Используйте flatten, array_distinct
с функциями groupBy, collect_list
для этого случая.
Example:
df.show(10,False)
#+----+-----+---------------------------------------------------------+
#|year|month|json_col |
#+----+-----+---------------------------------------------------------+
#|2010|09 |[{"p_id":"vfdvtbe"}, {"p_id":"cdscs"}, {"p_id":"usdvwq"}]|
#|2010|09 |[{"p_id":"ujhbe"}, {"p_id":"cdscs"}, {"p_id":"yjev"}] |
#|2007|10 |[{"p_id":"ukerge"}, {"p_id":"ikrtw"}, {"p_id":"ikwca"}] |
#|2007|10 |[{"p_id":"unvwq"}, {"p_id":"cqwcq"}, {"p_id":"ikwca"}] |
#+----+-----+---------------------------------------------------------+
from pyspark.sql.types import *
from pyspark.sql.functions import *
schema = ArrayType(StructType(
[
StructField('p_id', StringType(), True)
]
))
df1=df.withColumn("ff",from_json(col("json_col"),schema)).\
select("year","month",expr('transform(ff , f -> f.p_id)').alias("tmp"))

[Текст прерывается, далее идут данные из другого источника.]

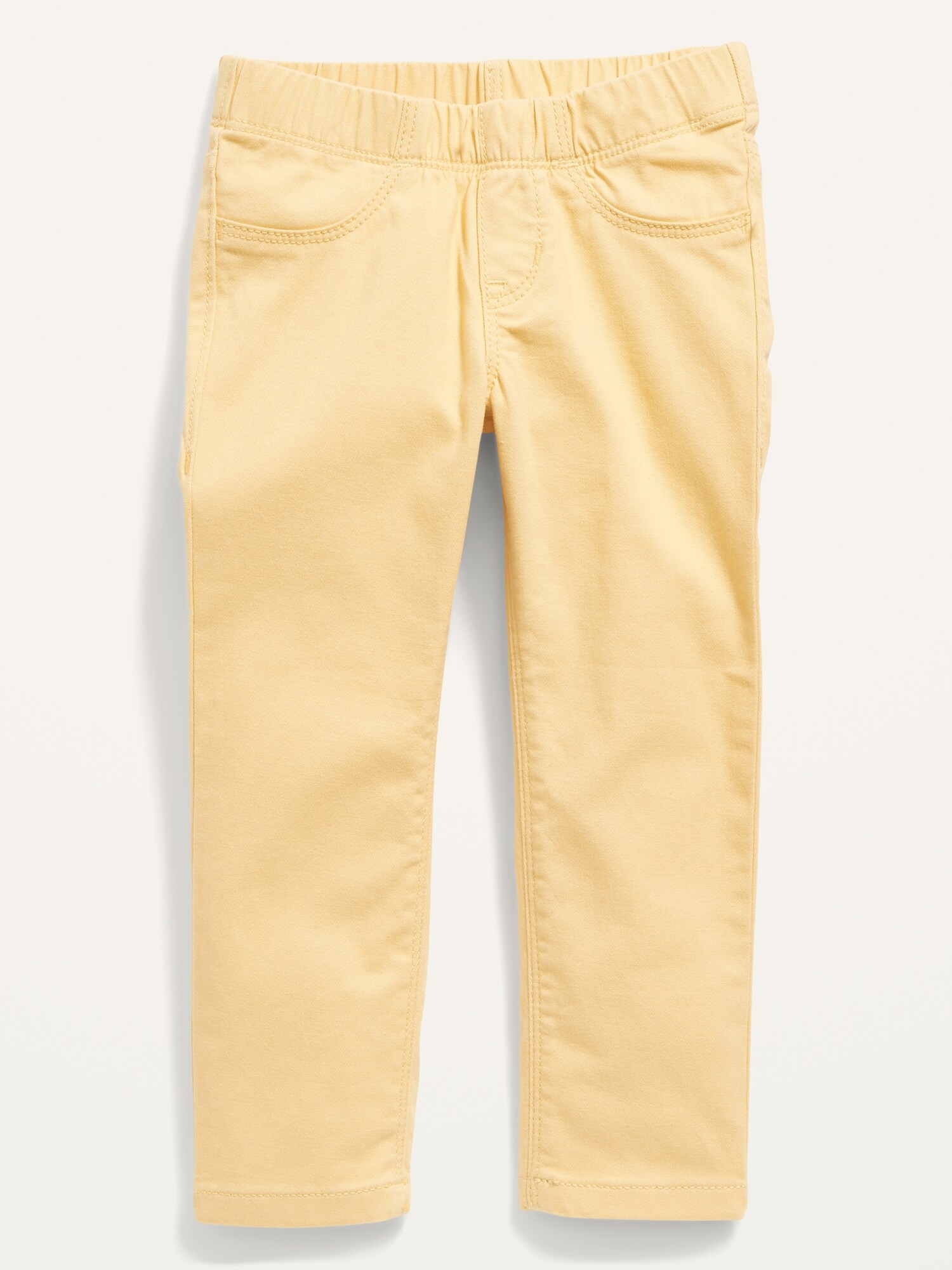 Girls yellow hot sale jeggings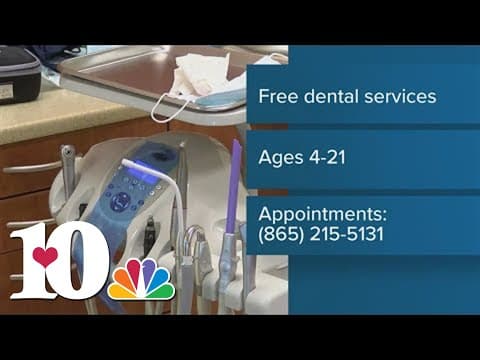 Free dental health services for children offered through KCHD program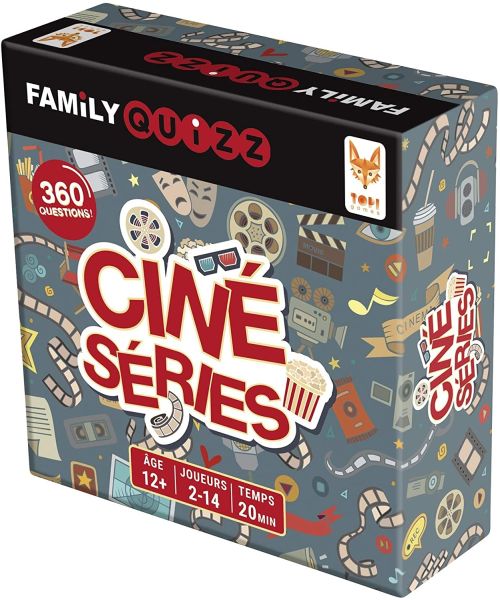 TOPI769003 - Family Quizz – Ciné et séries - 1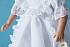 Кукла Пепа в белом кружевном платье, 60 см.  - миниатюра №2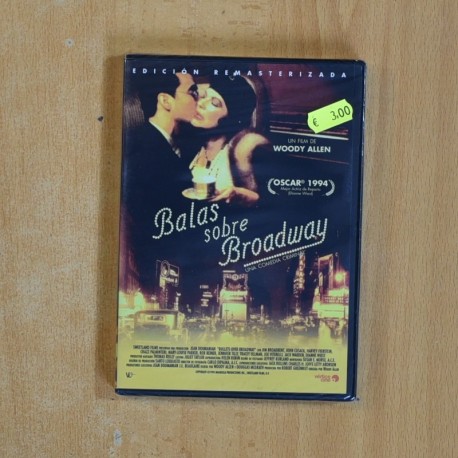 BALAS SOBRE BROADWAY - DVD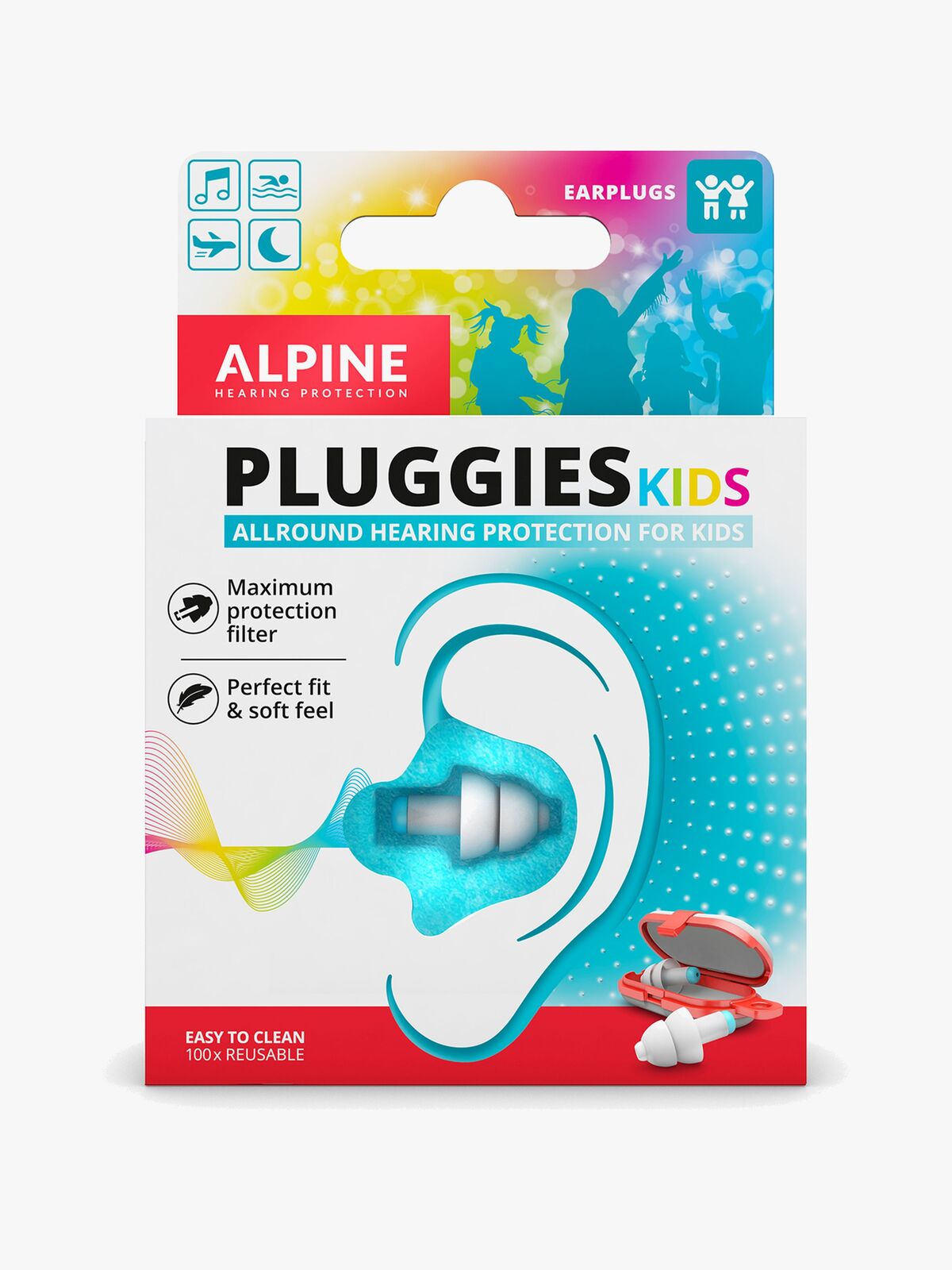 Alpine Pluggies Kids Ørepropper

df1.groupBy("year","month").\
agg(to_json(array_distinct(flatten(collect_list(col("tmp"))))).alias("p_id")).\
show(10,False)
#+----+-----+-------------------------------------------+
#|year|month|p_id |
#+----+-----+-------------------------------------------+
#|2010|09 |["vfdvtbe","cdscs","usdvwq","ujhbe","yjev"]|
#|2007|10 |["ukerge","ikrtw","ikwca","unvwq","cqwcq"] |
#+----+-----+-------------------------------------------+